Era impallidita e l’istinto l'aveva portata ad accostare l'uscio.

- È tardi e poi non… non credo sia il caso. Non esagerare. - gli aveva risposto, abbassando però lo sguardo sullo zerbino.

Lui aveva mosso la testa di lato e senza nessun imbarazzo le aveva sollevato il mento per costringerla a guardarlo. Jessica non era rimasta indifferente a quel tocco; l'aveva sentita tremare sotto le proprie dita.
- Hai paura di me, Jes? È la seconda volta che mi costringi a chiedertelo. - Aveva mormorato, senza però avvicinare il volto.

Lei aveva sbarrato gli occhi, che in quell’istante a lui erano apparsi di un blu talmente scuro da non riuscire a scorgerne le profondità.
- No che non ne ho. -

- Allora cos'è che ti spaventa? - Aveva continuato lui, questa volta riducendo di qualche centimetro la distanza che li separava.

- Vai, Ale. Ci… ci sentiamo e fai gli auguri a Giorgio… -

Infine lui, con un sorriso sardonico, si era allontanato e le aveva risposto dopo averle dato le spalle. - Sarà fatto.

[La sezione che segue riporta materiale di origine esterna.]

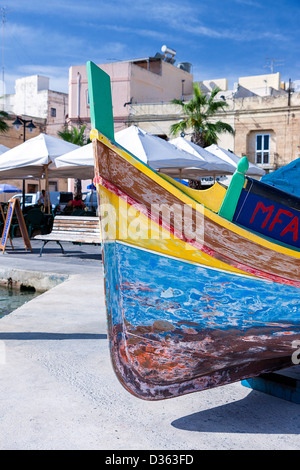 Uno dei dipinti dai colori vivaci di barche da pesca a Marsaloxx, Malta è in fase di ristrutturazione e riverniciatura. Foto Stock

Buona serata, Jes! -

Alessandro si scrollò di dosso quella valanga di ricordi e lo stesso fece con il cuscino, scaraventandolo dall’altra parte della stanza.
Scansò le lenzuola, si passò con rabbia le mani sulla faccia e poi si alzò per fare una doccia, nella speranza che quella fosse in grado di lavare via dalla sua mente le parole innocenti di Aurora e quelle riparatrici di Leonardo.

“Qui con Achille non ci siamo mai venuti!”

Achille… chi cazzo è Achille?

“Achille è un collega di mamma!”

Per tutta la sera e gran parte della notte si era spremuto le meningi per cercare di dare un volto a quel nome. Conosceva almeno di vista tutti i colleghi di Jessica, ma questo Achille proprio non gli diceva nulla.
Forse non era davvero un suo collega e Leo aveva detto una bugia bianca per non farlo arrabbiare o magari Achille era uno nuovo.
In ogni caso non avrebbe dovuto interessargli.

No, non doveva fregargliene niente.

- Fanculo! Fanculo! -

Prese a pugni le piastrelle mentre imprecava con tutta la rabbia che aveva represso fino a quel momento. Chi era questo tizio che a soli quattro mesi dalla sua partenza portava i suoi figli al ristorante?
Jessica la sera prima non lo aveva fatto entrare in casa e aveva visto in maniera palese quanto fosse a disagio.

Achille viveva a casa sua?
Dormiva nel suo letto?

Aveva fatto presto, anzi prestissimo a consolarsi la dolce Jessica! Se dopo quattro mesi erano già a quel livello come minimo si erano messi insieme quando lui era ancora sull'autostrada per Livorno.
Livorno. Dove anche i suoi genitori lo avevano trattato come un insetto putrido da schiacciare sotto la suola.

Nudo e gocciolante si chinò per frugare nel proprio trolley finché non tirò fuori le carte del divorzio.

Ecco perché hai tanta fretta! Ecco perché i miei figli mi tollerano appena.

Accartocciò i fogli e li gettò sulla scrivania.

Col cazzo che firmo!

Poi raggiunse il frigobar, afferrò una bottiglietta d'acqua e bevve finché non rimase nemmeno una goccia. Con più calma aprì l'armadio, prese il completo con cui sarebbe andato al matrimonio e deciso a non fare nulla per rischiare anche solo in parte di rovinare quel giorno ai propri amici, iniziò a vestirsi.